I ignored the biting jealousy in her voice and shrugged. “Practice. That’s all it is.”
“I’m sure,” she muttered, without looking at me, but she pressed on, determined to master her own four hooves. I followed close behind—close enough to catch her, but not close enough to make her uncomfortable or feel like she was dragging me down.
In truth I didn’t mind at all—I’d done this a million times before with Whimsy, and she still hadn’t quite stopped stumbling every now and then. Yet oddly she had no issues frolicking around in the treetops...perhaps Violet had some area of odd comfort, too...
We made it around the remainder of the lake in silence and with no further incident, reentering Everfree’s impenetrable thicket, and I took the lead again once I was sure Violet wasn’t going to plant her face into a tree or anything. We both breathed a sigh of relief when the silvery haze dwindled into nothingness.
She did squeak a bit when she noticed the enormous boulder she’d followed me around was in reality the entrance to an underground cave, and there did come a deep growling from its shadowy maw, but nothing emerged. Nothing would. Lightning was a terrifying force to virtually every animal alive. Except for Holly. And I guess, me. There was something beautiful about it, about the sudden, chaotic, efficient, and price balancing of scales...
“Um...Jet? Zephyr?”
“Yes?”
“Why are all the creatures in here afraid of you?”
So she’d seen the fear stowed away in the shadows. I smiled, holding up a foreleg. “You know what my bands do, right?”

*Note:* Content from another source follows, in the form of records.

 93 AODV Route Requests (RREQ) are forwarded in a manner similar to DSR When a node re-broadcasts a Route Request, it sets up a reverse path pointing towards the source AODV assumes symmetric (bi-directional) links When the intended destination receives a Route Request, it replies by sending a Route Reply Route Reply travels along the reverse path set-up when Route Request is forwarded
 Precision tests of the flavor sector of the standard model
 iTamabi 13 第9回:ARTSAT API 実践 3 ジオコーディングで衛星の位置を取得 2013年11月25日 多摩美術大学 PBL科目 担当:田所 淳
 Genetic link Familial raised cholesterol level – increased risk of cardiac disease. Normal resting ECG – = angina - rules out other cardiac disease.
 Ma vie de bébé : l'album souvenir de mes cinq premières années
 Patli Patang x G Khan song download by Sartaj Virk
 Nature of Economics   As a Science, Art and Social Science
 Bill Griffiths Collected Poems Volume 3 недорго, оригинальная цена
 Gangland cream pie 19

She squinted at the grey ring, violet magic flickering again. “Not exactly. I see lightning, but..they’re conflict? Doesn’t make much sense...”
I kept smiling.
“No. They can store lightning.”
She looked confused, so I let a bit of the chained energy free, allowing it a jagged line of pure blue-white to briefly connect the two bands with the familiar whisper of thunder.

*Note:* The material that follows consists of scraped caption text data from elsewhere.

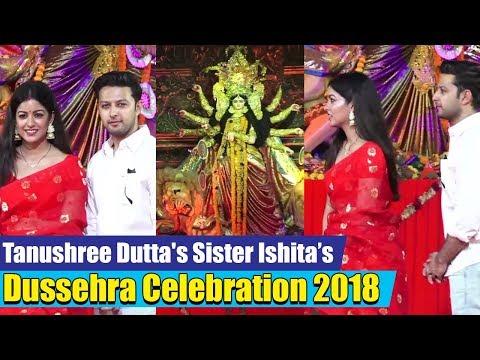 Tanushree Dutta's Sister Ishita Dutta & Vatsal Seth's Dussehra Puja 2018   Dussehra Celebration 2018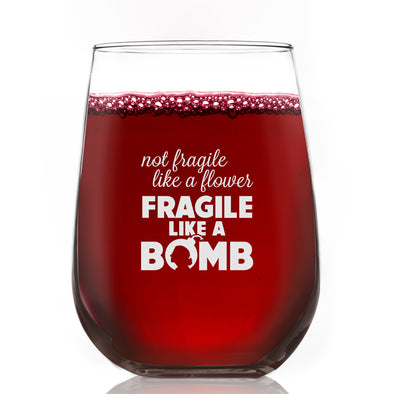 Fragile Like a Bomb- Wine Glass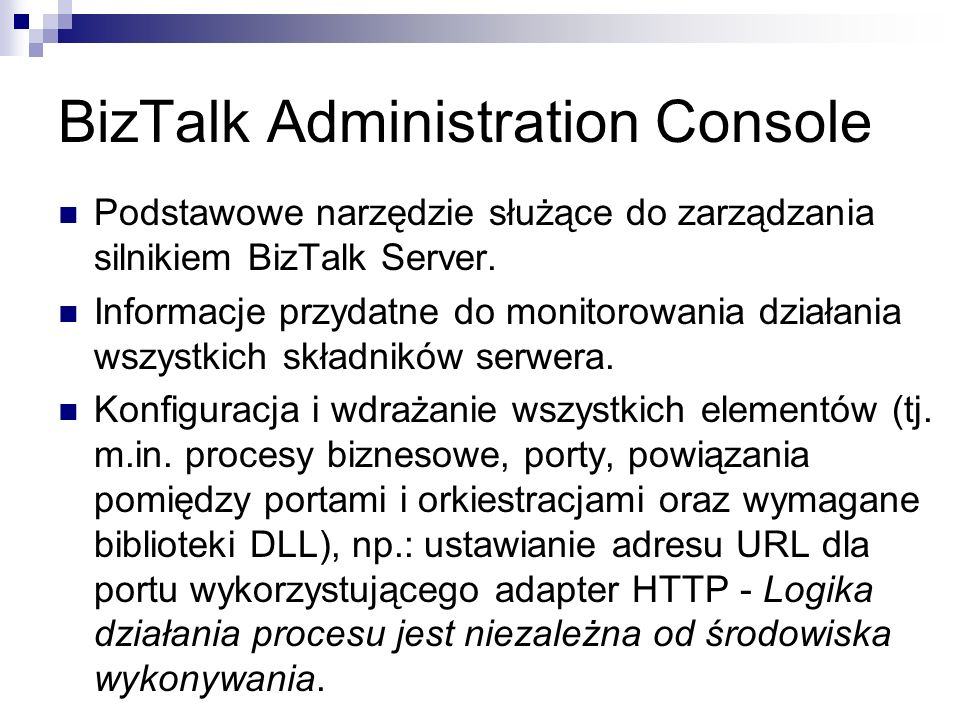 BizTalk Administration Console
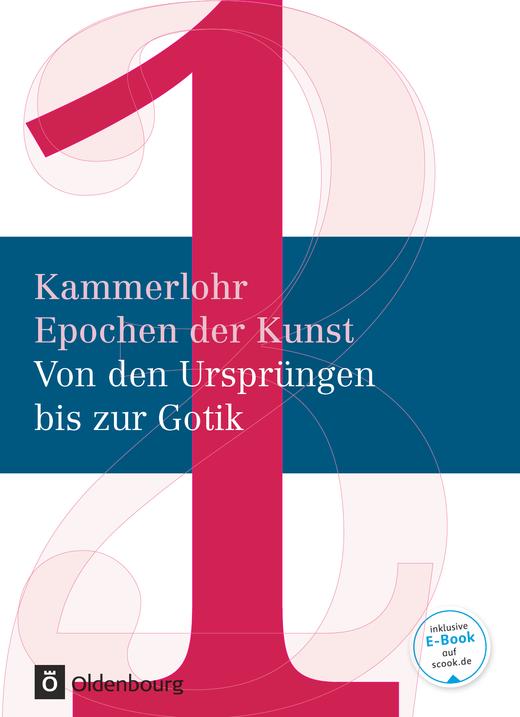 Kammerlohr - Von den Ursprüngen bis zur Gotik - Schülerbuch - Band 1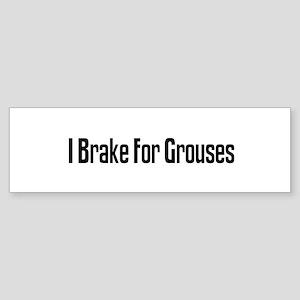 I Brake For Grouses Bumper Sticker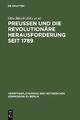 Preußen und die revolutionäre Herausforderung seit 1789 - Otto Busch;  Monika Neugebauer-Wolk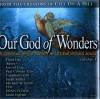 Various - Our God Of Wonders Vol 1: A Gathering Of Your Favorite Artists And Worship Songs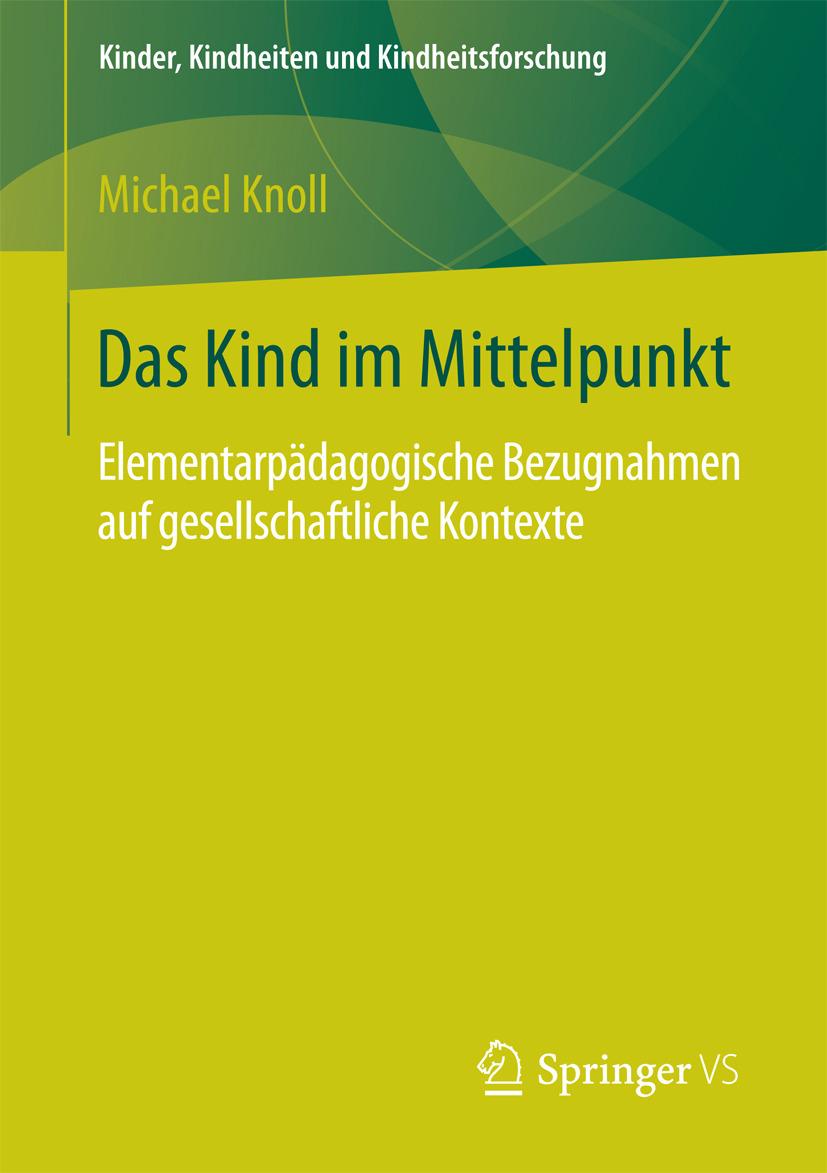Knoll, Michael - Das Kind im Mittelpunkt, ebook
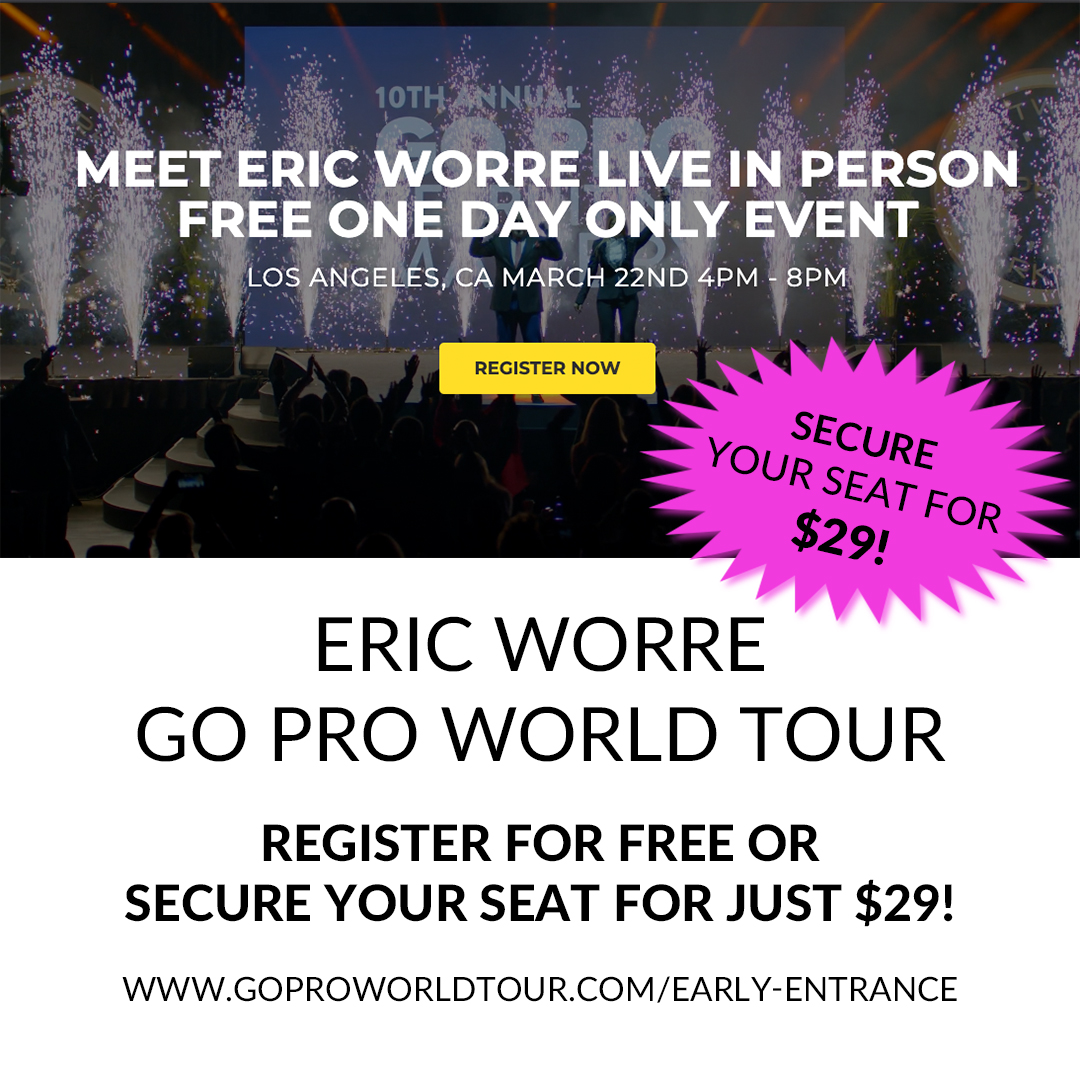 Register for the ERIC WORRE one day only event in Los Angeles!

“Ah!” she exclaimed, stumbling backwards but thankfully not entangling herself in anything this time. “I—you—what?”
“That’s why the creatures here are afraid of me,” I said meaningfully. “Lightning.”
“Oh.” She squinted at my bands again. “I’ve...never seen that before.”

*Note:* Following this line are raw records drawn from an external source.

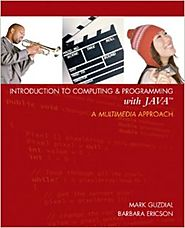 Introduction to Computing and Programming with Java: A Multimedia Approach 1st Edition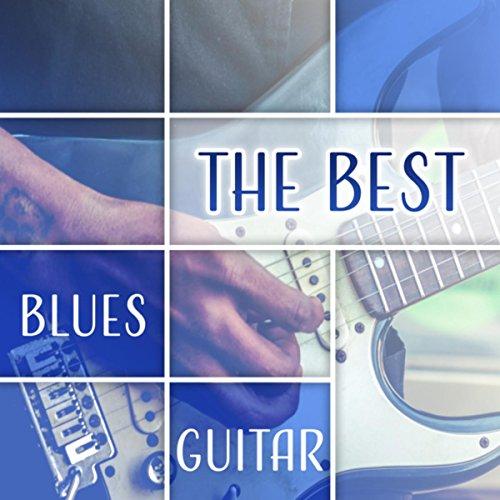 The Best Blues Guitar (Relaxing Instrumental Music for Evening & Midnight, Bar Music Moods)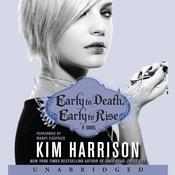 Early to Death, Early to Rise Audiobook, by Kim Harrison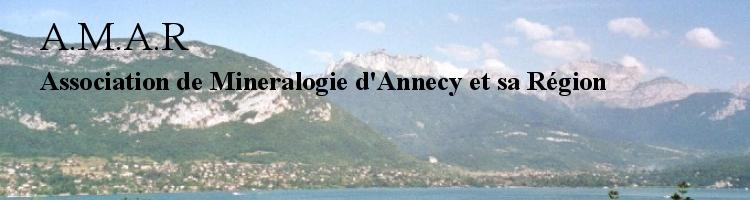 ASSOCIATION MINERALOGIE D'ANNECY ET SA REGION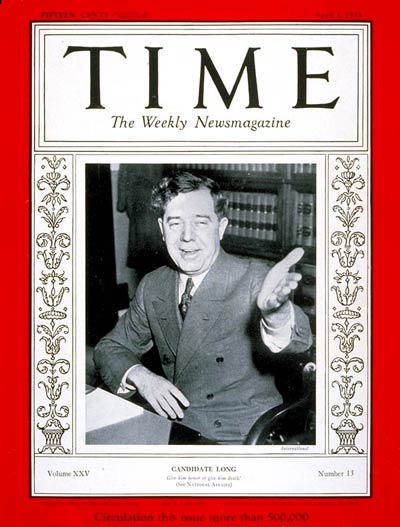 TIME Magazine Cover: Senator Huey P. Long -- Apr. 1, 1935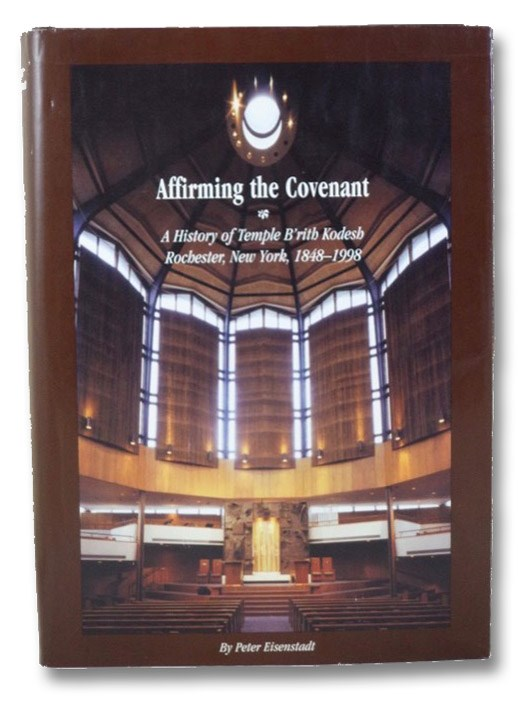Affirming the Covenant: A History of Temple B'rith Kodesh Rochester, New York, 1848-1998, Eisenstadt, Peter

My smile faded. “Yeah, they...the pony who made them destroyed the, ah...blueprints after making a working prototype. Something about them being too dangerous.” I bit my lip before I could mention the other reason. Hard enough to draw blood, which distracted me from actually thinking the other reason, too.
Violet didn’t seem any more inclined to question me further, and for a change she didn’t keep sneaking sideways glances at me, either. With suspicion wasn’t an entirely new way for me to be treated, but being investigated by a pony with the ability to not just see, but sense, truth? There was sure to be something she’d find that she wouldn’t be able to rationalize.
We entered a small clearing whose center was occupied by a triangular stone obelisk. Violet paused in front of it, then walked around it, inspecting the decorative glyphs adorning each face. I’d seen every side of the obelisk, before and still found the glyphs puzzling. Whimsy had found them intriguing, but neither one of us had been able to decipher their meanings. The most I knew about them was that each face featured various depictions of a different animal. A shark, a heron, and a spider.
“Hm,” Violet said thoughtfully. “I’ve seen these before...” She brought her magic to bear, a violet veil enshrouding the stone from top to bottom.
But nothing changed.
“Huh.” She rubbed her chin. “Guess it’s just a plain old monument.”
A light fog crept into the clearing as we left, the stone almost mournful at our parting, with only a lonely mist for company. Everfree played host to a myriad of mysteries—purportedly there was even a stillwater pond that could clone creatures—but the obelisk edged towards the more obscure. Unlike the pond, the underground illusory room and living area we’d just come from, or even the Shaman, there was no immediately apparent magic about it. Whimsy had even said it looked no more magical than any other run-of-the-mill rock, which just about settled it.
“Violet?”
“Mm?”
“What was with that room we were in?”
“Oh, that? It was there when we found that place. It’s, erm...we’re not sure. It takes your dream and makes it...real. Sort of. You saw what it was like.”
“Mhm.”
“We took to calling it the observatory.” She paused as helped her across a rickety wooden bridge that spanned a small chasm. “The thing that gets me is that it’ll only recreate details that you think of. Like...you know how in dreams, you can’t feel, or smell?”
“Aye.”
“It won’t recreate those things unless you consciously think of them.”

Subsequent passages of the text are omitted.